- **Fragmento seleccionado**:
· · · ·

Guerra en Ucrania

Ucrania es cosa nuestra

En Occidente y en su brazo armado, la OTAN, estamos dispuestos a luchar «hasta el último ucraniano», como sardónicamente no se priva Putin de decir

Churchill a Roosevelt, a comienzos de la Segunda Guerra Mundial: «Denos los instrumentos y nosotros haremos el trabajo», frase que Zelensky recordó muy oportunamente, en los primeros momentos del conflicto actual. En el primer caso el trabajo fue de tal magnitud que los americanos no tuvieron más remedio que intervenir y poner botas y sangre sobre el terreno. Ahora la magnitud es la de la abstención occidental: ni un soldado de OTAN sobre suelo ucraniano. Es aguda la consciencia de la extemporánea brutalidad de la agresión y, lo que es mucho más importante, de las tremendas consecuencias para los vecinos inmediatos, para toda Europa, para Occidente, para los Estados Unidos como puntales del Orden Mundial o de lo que de él quede.

Lo que ha sucedido supone que Putin, como decisor máximo, y muy probablemente la gran mayoría de sus adláteres, no sólo no temían el ímpetu conquistador de OTAN, sino que contaban con su manifiesta endeblez, con el vago pacifismo de sus opiniones públicas, con la difusa convicción de que, al menos para los civilizados, la guerra era algo obsoleto. Y como producto de todo ello, la renuencia ante los gastos militares, tímidamente justificados por su utilidad práctica en situaciones de emergencia y en papeles de ONG humanitaria. Siendo ese el panorama, no existe gobierno ni partido político al que se le pase por la cabeza la idea de enviar ciudadanos de uniforme a combatir en una guerra que nos concierne directamente, pero que se quiere distante.

Para eso contamos con los ucranianos, dispuestos a defender su patria y su identidad nacional con exaltado espíritu numantino. En Occidente y en su brazo armado, la OTAN, estamos dispuestos a luchar «hasta el último ucraniano», como sardónicamente no se priva Putin de decir. La ayuda está dosificada para que las chispas del incendio no nos puedan alcanzar. Para eso se inventó en Estados Unidos, a propósito de la guerra de Corea, el nombre y la idea de «Guerra Limitada». Así han sido todas las que desde entonces ha librado América. El objetivo no es propiamente la victoria, sino algo más modesto. Se trata de detener procesos y peligros políticos, el comunismo, el nacionalismo pan-árabe, el islamismo, sin que ni el proceso ni la conflagración se contagien al vecindario, aún a costa de la división de un país, como en el caso de Corea.

· · · ·

- **Datos proporcionados**:
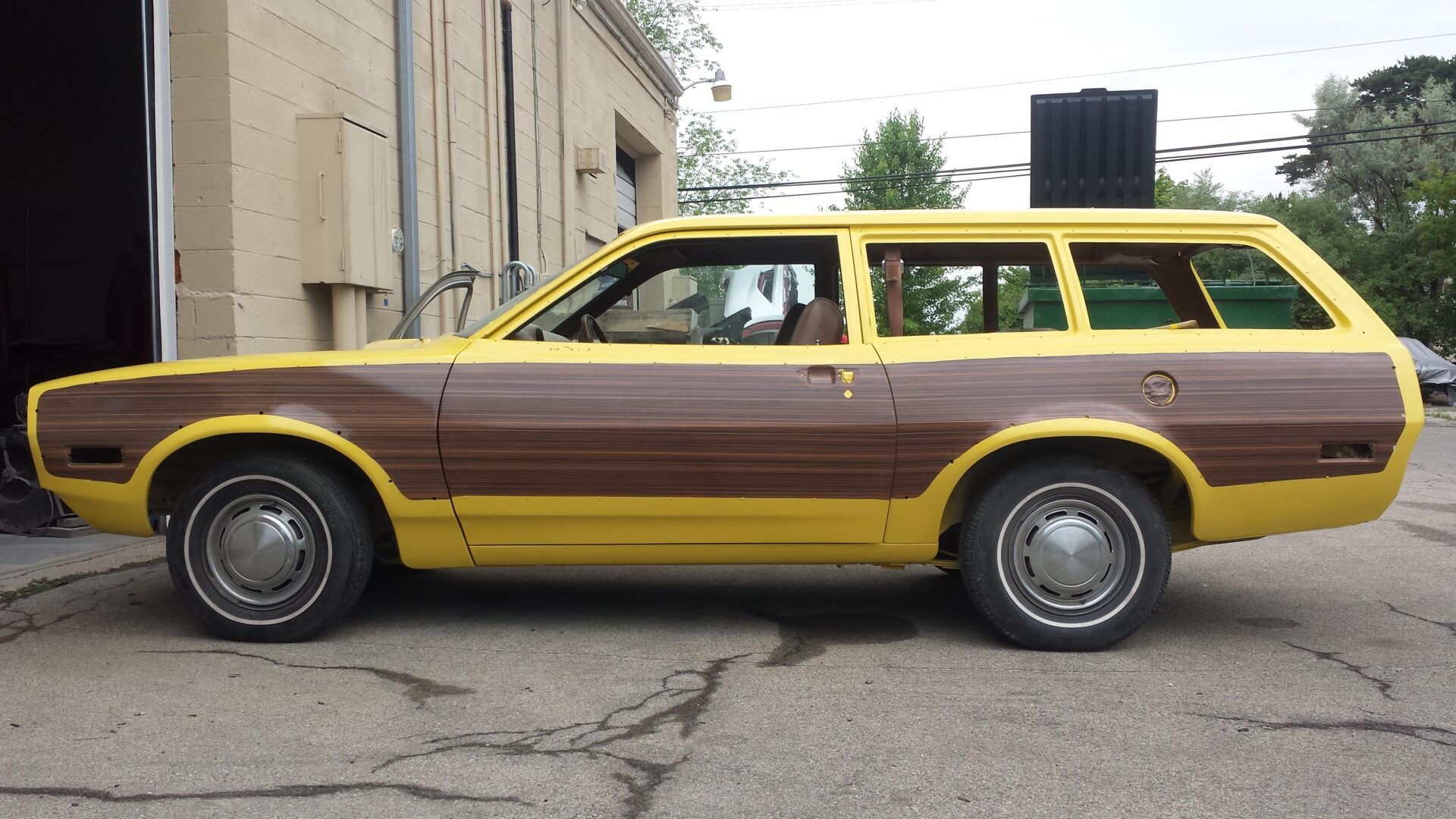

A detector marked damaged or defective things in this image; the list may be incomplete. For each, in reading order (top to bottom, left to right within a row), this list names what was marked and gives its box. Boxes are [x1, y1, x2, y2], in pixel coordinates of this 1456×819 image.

cracked asphalt [2, 425, 1456, 813]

· · · ·

- **Instrucciones**:
**A.** ¿Puedes repetir tal cual el pasaje del artículo sobre Ucrania que va de "Para eso contamos" a "caso de Corea.", ambos incluidos?
**B.** ¿Puedes convertir en una lista breve el párrafo del artículo sobre Ucrania que empieza con "Lo que ha sucedido supone", conservando sus datos principales?
**C.** Según el artículo sobre Ucrania, ¿a propósito de qué guerra se inventó en Estados Unidos la idea de «Guerra Limitada»?

- **Respuestas**:
**A.**
Para eso contamos con los ucranianos, dispuestos a defender su patria y su identidad nacional con exaltado espíritu numantino. En Occidente y en su brazo armado, la OTAN, estamos dispuestos a luchar «hasta el último ucraniano», como sardónicamente no se priva Putin de decir. La ayuda está dosificada para que las chispas del incendio no nos puedan alcanzar. Para eso se inventó en Estados Unidos, a propósito de la guerra de Corea, el nombre y la idea de «Guerra Limitada». Así han sido todas las que desde entonces ha librado América. El objetivo no es propiamente la victoria, sino algo más modesto. Se trata de detener procesos y peligros políticos, el comunismo, el nacionalismo pan-árabe, el islamismo, sin que ni el proceso ni la conflagración se contagien al vecindario, aún a costa de la división de un país, como en el caso de Corea.

**B.**
- Putin y, muy probablemente, la mayoría de sus adláteres no temían el ímpetu conquistador de la OTAN.
- Contaban con su manifiesta endeblez, con el vago pacifismo de sus opiniones públicas y con la convicción de que, para los civilizados, la guerra era algo obsoleto.
- De ello resulta la renuencia ante los gastos militares, que se justifican tímidamente por su utilidad en emergencias y en papeles de ONG humanitaria.
- Por eso ningún gobierno ni partido piensa enviar ciudadanos de uniforme a una guerra que nos concierne directamente, pero que se quiere distante.

**C.** A propósito de la guerra de Corea.